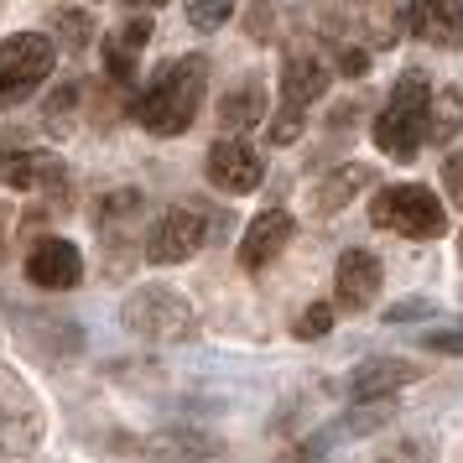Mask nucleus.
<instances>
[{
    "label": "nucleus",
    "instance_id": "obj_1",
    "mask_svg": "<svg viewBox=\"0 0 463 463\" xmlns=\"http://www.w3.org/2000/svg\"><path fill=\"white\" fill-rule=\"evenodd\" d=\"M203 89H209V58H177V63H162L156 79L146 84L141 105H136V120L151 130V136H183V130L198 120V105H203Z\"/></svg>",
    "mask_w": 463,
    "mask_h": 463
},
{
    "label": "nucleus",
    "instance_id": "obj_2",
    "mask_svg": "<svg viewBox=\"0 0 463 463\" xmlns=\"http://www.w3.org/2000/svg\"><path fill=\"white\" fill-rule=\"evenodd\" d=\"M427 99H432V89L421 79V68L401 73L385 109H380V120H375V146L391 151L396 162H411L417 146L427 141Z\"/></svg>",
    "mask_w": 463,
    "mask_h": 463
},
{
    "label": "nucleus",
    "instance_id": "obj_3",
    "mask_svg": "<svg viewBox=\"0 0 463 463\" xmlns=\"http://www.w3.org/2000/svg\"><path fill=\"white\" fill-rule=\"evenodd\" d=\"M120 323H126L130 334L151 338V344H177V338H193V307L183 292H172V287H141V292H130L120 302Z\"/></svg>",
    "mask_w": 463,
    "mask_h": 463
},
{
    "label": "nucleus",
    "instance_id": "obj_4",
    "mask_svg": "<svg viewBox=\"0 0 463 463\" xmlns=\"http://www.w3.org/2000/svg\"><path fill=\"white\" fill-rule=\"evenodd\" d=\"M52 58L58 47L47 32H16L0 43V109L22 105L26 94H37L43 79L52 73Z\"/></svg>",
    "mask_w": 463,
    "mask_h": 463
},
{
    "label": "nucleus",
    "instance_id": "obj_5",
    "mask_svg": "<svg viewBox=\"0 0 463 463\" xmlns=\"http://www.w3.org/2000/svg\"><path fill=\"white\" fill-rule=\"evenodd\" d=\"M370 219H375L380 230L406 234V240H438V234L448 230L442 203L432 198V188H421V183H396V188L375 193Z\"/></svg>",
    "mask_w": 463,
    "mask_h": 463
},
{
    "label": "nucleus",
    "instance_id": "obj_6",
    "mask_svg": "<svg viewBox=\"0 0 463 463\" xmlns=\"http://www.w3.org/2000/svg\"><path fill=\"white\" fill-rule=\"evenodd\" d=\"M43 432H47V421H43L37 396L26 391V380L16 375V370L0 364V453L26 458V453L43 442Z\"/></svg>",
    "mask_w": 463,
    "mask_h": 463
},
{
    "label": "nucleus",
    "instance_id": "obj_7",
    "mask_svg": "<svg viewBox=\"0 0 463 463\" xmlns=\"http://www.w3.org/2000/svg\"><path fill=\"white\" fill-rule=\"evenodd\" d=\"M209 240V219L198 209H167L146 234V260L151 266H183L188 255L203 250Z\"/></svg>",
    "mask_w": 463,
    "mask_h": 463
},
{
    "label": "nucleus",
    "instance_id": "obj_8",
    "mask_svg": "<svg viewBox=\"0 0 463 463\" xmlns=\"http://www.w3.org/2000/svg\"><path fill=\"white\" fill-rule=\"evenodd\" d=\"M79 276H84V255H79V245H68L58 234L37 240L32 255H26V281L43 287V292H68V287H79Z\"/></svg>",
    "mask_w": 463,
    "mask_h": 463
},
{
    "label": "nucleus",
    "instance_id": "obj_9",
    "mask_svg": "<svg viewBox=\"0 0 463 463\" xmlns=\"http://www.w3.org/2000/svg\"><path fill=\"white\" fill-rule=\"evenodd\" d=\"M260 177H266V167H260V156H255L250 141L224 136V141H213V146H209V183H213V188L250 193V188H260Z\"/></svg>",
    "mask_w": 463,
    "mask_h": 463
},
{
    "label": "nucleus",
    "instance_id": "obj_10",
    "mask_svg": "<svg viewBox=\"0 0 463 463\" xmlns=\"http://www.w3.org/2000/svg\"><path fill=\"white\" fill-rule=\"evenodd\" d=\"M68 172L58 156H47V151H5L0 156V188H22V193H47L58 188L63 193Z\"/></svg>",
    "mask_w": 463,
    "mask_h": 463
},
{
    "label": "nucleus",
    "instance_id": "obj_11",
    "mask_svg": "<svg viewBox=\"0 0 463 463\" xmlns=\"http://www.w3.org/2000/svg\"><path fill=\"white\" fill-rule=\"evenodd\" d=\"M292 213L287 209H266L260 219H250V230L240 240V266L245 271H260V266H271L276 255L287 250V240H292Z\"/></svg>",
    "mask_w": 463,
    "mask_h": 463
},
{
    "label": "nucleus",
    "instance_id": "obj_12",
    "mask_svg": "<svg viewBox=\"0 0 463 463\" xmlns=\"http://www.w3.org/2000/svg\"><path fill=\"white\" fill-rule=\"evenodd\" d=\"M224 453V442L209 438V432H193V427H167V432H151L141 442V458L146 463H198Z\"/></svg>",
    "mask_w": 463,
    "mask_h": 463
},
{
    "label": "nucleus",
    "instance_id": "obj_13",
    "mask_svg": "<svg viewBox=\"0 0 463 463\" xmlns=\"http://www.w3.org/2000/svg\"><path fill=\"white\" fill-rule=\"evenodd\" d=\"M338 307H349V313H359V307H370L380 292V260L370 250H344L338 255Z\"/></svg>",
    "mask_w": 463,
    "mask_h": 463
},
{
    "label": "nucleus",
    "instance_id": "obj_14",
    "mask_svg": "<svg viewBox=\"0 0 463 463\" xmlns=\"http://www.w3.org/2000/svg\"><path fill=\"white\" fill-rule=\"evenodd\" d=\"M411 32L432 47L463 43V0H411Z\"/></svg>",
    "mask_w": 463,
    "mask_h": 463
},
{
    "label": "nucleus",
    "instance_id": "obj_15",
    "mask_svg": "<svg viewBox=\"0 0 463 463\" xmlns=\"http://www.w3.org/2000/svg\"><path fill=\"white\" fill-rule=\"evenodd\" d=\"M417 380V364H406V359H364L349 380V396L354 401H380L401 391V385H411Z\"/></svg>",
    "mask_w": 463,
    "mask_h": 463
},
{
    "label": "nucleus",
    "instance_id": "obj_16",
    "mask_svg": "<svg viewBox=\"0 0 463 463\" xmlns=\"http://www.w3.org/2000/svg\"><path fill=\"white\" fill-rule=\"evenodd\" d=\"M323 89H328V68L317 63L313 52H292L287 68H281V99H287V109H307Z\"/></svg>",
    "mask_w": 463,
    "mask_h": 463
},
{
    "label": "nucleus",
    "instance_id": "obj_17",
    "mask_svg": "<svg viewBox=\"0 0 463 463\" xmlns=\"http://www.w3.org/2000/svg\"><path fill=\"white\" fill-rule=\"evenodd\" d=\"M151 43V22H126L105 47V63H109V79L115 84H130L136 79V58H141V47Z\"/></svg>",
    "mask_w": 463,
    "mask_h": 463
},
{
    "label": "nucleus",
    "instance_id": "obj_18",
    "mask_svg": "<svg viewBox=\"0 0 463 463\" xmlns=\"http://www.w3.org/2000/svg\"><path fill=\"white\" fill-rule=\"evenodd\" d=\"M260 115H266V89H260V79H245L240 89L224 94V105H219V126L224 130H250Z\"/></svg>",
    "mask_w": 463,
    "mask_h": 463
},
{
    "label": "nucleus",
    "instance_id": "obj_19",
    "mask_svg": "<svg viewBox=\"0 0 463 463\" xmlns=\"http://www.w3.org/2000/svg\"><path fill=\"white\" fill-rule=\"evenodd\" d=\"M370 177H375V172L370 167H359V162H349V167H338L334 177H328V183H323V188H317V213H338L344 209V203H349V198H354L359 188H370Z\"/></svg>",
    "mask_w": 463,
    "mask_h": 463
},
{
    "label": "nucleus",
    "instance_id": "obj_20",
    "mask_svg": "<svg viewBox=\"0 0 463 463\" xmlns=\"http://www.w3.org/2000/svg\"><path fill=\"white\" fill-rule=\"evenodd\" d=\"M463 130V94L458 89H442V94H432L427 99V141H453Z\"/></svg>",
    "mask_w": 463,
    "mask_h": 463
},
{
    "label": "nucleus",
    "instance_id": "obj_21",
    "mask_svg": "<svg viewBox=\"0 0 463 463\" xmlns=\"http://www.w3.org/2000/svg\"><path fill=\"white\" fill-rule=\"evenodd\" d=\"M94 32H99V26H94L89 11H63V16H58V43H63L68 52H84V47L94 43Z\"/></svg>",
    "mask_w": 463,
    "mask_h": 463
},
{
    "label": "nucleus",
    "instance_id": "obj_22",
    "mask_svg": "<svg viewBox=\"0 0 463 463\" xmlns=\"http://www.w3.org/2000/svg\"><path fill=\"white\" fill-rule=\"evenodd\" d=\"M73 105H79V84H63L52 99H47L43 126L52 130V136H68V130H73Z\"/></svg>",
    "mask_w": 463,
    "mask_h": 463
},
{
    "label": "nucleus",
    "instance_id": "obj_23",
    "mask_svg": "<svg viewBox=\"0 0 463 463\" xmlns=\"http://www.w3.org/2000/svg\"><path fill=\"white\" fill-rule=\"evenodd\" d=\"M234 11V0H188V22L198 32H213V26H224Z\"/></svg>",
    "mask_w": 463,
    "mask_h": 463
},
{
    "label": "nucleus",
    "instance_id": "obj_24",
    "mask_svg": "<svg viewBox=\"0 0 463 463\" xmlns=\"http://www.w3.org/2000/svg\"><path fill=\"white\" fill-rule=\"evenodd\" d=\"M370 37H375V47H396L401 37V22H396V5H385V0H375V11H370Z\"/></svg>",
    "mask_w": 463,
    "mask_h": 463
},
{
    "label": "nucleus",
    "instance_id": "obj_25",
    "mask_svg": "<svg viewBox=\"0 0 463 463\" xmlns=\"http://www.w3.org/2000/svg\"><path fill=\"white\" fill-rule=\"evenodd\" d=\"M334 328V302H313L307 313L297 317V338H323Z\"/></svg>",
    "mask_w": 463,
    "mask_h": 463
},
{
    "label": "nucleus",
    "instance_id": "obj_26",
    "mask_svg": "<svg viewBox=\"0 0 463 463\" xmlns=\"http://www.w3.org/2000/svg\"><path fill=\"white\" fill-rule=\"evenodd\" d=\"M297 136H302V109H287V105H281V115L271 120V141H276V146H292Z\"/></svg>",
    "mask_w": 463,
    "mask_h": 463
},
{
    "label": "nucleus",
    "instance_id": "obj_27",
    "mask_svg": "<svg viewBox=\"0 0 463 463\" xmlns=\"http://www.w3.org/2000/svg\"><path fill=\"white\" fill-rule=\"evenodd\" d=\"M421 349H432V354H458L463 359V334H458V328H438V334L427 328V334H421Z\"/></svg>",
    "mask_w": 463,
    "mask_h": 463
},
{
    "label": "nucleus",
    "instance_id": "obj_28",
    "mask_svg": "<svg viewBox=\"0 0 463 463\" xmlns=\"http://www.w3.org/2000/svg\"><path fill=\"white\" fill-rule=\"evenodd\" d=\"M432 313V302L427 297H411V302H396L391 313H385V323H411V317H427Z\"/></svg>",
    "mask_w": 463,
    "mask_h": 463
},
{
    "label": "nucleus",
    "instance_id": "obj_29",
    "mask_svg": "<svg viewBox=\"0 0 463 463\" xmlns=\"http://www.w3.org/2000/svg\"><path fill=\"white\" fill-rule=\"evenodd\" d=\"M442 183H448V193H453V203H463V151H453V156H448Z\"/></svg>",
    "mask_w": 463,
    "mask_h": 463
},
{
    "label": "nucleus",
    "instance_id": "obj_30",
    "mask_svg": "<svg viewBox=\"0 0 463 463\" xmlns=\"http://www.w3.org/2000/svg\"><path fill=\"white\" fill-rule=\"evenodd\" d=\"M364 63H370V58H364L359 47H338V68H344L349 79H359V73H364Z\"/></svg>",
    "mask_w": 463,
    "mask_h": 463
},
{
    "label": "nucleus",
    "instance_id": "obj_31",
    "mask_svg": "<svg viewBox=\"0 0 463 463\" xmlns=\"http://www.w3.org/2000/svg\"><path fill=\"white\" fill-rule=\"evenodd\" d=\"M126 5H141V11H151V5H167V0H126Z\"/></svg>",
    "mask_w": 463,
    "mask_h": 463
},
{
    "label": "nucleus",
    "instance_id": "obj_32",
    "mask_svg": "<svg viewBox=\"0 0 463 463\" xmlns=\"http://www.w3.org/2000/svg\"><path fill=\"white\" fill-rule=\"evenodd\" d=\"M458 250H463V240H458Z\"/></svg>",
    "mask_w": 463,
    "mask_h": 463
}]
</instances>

◇ ◇ ◇ ◇ ◇ ◇ ◇

- _DIRECTIONS FOR THIS TASK_:
Update everything from the start of the records down to the line containing "89H209V58H177V63H162L156 79L146 84L141", both ends included, by replacing "label" with "category" and leaving all else unchanged. Omit the pictures from the answer.

- _TASK SOLUTION_:
Mask nucleus.
<instances>
[{
    "category": "nucleus",
    "instance_id": "obj_1",
    "mask_svg": "<svg viewBox=\"0 0 463 463\" xmlns=\"http://www.w3.org/2000/svg\"><path fill=\"white\" fill-rule=\"evenodd\" d=\"M203 89H209V58H177V63H162L156 79L146 84L141 105H136V120L151 130V136H183V130L198 120V105H203Z\"/></svg>",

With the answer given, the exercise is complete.